How do I use the minimum and maximum values from a single column in python or VBscript?

DanielAmrine · ‎09-23-2014

GEONET,

Essentially i want to normalize the Value field (VAL) in a series of point layers using an expression in python or VBscript. I have spent all morning browsing "The Web" for examples and all i can find are long expressions using the code block and that involves building a list of the values and selecting the highest or lowest.

The equation is (x-min(x))/(max(x)-min(x))....

In the python expression I tried FieldB = (!VAL! - min([!VAL!]))/(max([!VAL!])-min([!VAL!])) this returned

ERROR 000539: Error Running expression:(38.891808-min([38.891808]))/(max([38.891808]) etc...

It's reading the value from the field rather than the actual minimum which is 3.285462

I also tried FieldB = min([!VAL!]) and it returned the values for each record rather than actual minimum value in each record.

I would really love to have the ability to run a single expression on each of these layers rather than summarizing each individual table and then plugging the values in by hand. This requires going through each layer individually and this will be extremely time consuming and it seems like there should be a smarter way.

Any help on this is much appreciated!

Dan

JoshuaBixby · ‎09-23-2014

There is definitely a way to address this without resorting to plugging values in by hand. That being said, it isn't going to be a simple expression in Field Calculator that does it. Do you have a requirement to use Field Calculator? If so, I think "The Web" has already given you the answer(s).

The behavior you are seeing, at least the parts that aren't errors, are expected. Field Calculator operates like a cursor, at least logically. Field Calculator only sees one record at a time, even if it is operating over an entire set of records. The Codeblock section allows for a little bit of kung fu but we are talking Kung Fu Panda and not Caine. This is why your min and max functions are returning VAL instead of the min and max for the field. If you were looking at minimum or maximum values across fields for a given record, then the approach might work.

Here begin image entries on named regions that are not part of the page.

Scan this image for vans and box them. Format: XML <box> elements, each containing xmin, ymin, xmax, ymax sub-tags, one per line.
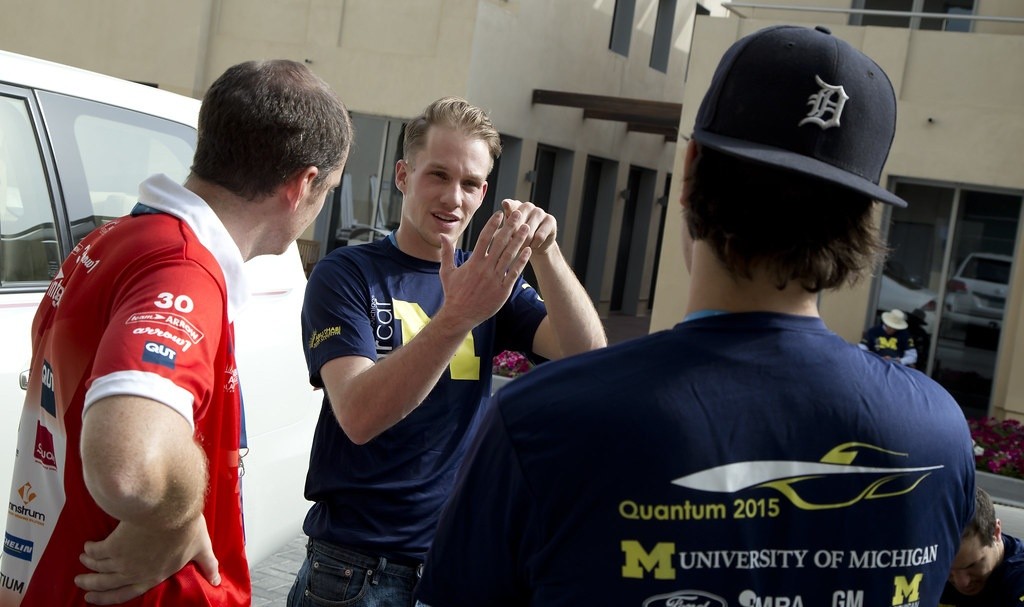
<box><xmin>0</xmin><ymin>47</ymin><xmax>323</xmax><ymax>607</ymax></box>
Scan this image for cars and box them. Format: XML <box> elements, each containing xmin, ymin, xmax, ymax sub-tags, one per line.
<box><xmin>876</xmin><ymin>259</ymin><xmax>937</xmax><ymax>338</ymax></box>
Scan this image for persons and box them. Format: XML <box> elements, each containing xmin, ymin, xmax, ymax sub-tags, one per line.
<box><xmin>0</xmin><ymin>61</ymin><xmax>352</xmax><ymax>607</ymax></box>
<box><xmin>859</xmin><ymin>309</ymin><xmax>918</xmax><ymax>369</ymax></box>
<box><xmin>413</xmin><ymin>24</ymin><xmax>975</xmax><ymax>607</ymax></box>
<box><xmin>907</xmin><ymin>310</ymin><xmax>931</xmax><ymax>371</ymax></box>
<box><xmin>941</xmin><ymin>487</ymin><xmax>1024</xmax><ymax>607</ymax></box>
<box><xmin>285</xmin><ymin>95</ymin><xmax>610</xmax><ymax>607</ymax></box>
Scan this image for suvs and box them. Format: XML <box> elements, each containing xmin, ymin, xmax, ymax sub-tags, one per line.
<box><xmin>940</xmin><ymin>251</ymin><xmax>1014</xmax><ymax>342</ymax></box>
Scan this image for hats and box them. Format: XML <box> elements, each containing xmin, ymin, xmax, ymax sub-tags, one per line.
<box><xmin>882</xmin><ymin>309</ymin><xmax>908</xmax><ymax>329</ymax></box>
<box><xmin>694</xmin><ymin>24</ymin><xmax>907</xmax><ymax>208</ymax></box>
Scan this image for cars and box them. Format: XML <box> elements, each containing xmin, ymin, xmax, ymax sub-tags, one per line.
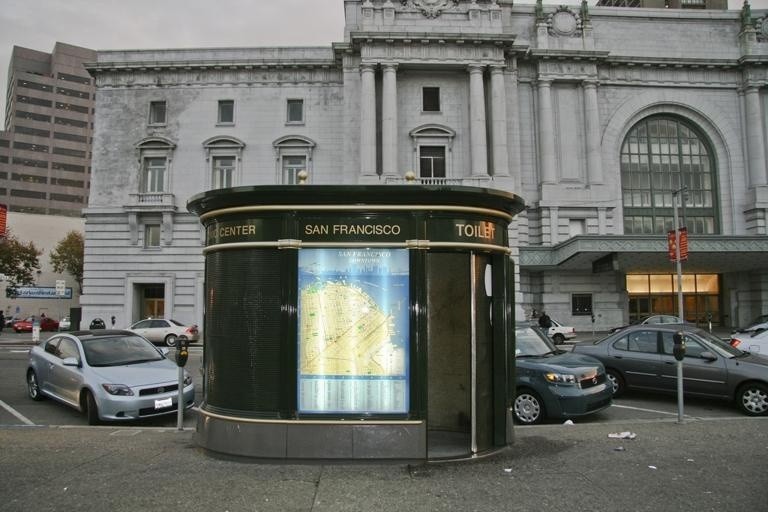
<box><xmin>512</xmin><ymin>312</ymin><xmax>768</xmax><ymax>423</ymax></box>
<box><xmin>5</xmin><ymin>314</ymin><xmax>71</xmax><ymax>332</ymax></box>
<box><xmin>124</xmin><ymin>317</ymin><xmax>199</xmax><ymax>348</ymax></box>
<box><xmin>23</xmin><ymin>330</ymin><xmax>196</xmax><ymax>425</ymax></box>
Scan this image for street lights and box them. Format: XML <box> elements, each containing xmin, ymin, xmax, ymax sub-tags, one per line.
<box><xmin>671</xmin><ymin>184</ymin><xmax>693</xmax><ymax>325</ymax></box>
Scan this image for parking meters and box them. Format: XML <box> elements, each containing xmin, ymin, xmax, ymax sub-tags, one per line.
<box><xmin>169</xmin><ymin>338</ymin><xmax>187</xmax><ymax>430</ymax></box>
<box><xmin>590</xmin><ymin>313</ymin><xmax>598</xmax><ymax>338</ymax></box>
<box><xmin>670</xmin><ymin>329</ymin><xmax>687</xmax><ymax>417</ymax></box>
<box><xmin>706</xmin><ymin>312</ymin><xmax>713</xmax><ymax>335</ymax></box>
<box><xmin>110</xmin><ymin>314</ymin><xmax>117</xmax><ymax>330</ymax></box>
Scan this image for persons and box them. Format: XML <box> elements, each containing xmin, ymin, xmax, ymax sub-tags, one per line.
<box><xmin>539</xmin><ymin>311</ymin><xmax>551</xmax><ymax>336</ymax></box>
<box><xmin>0</xmin><ymin>311</ymin><xmax>5</xmax><ymax>331</ymax></box>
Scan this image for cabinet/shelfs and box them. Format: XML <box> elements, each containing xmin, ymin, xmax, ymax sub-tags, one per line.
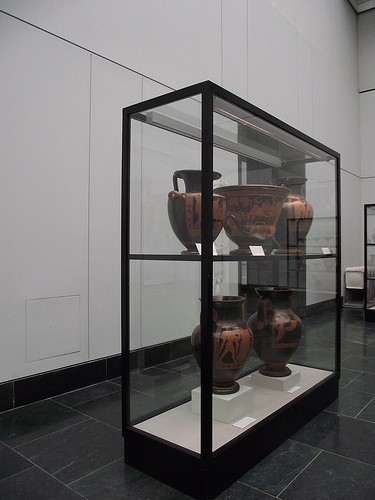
<box><xmin>364</xmin><ymin>204</ymin><xmax>375</xmax><ymax>322</ymax></box>
<box><xmin>121</xmin><ymin>79</ymin><xmax>342</xmax><ymax>500</ymax></box>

As Ian Grasshoff‌ mentions, you could use the Summary Statistics tool. My rub with that tool, and why I seldom use it, is that it creates a table to place the values. The last thing I want is another table to extract values from and have to clean up afterwards.

As Johannes Bierer‌ links to, you could use arcpy.da.TableToNumPyArrary to dump the table and find the minimum, maximum, or other statistics that way. My only concern with that approach, well all approaches involving lists, is that creating the lists can consume lots of memory depending on the data sets involved. Why create a list with a million elements if you only want to know the minimum and maximum values for the field.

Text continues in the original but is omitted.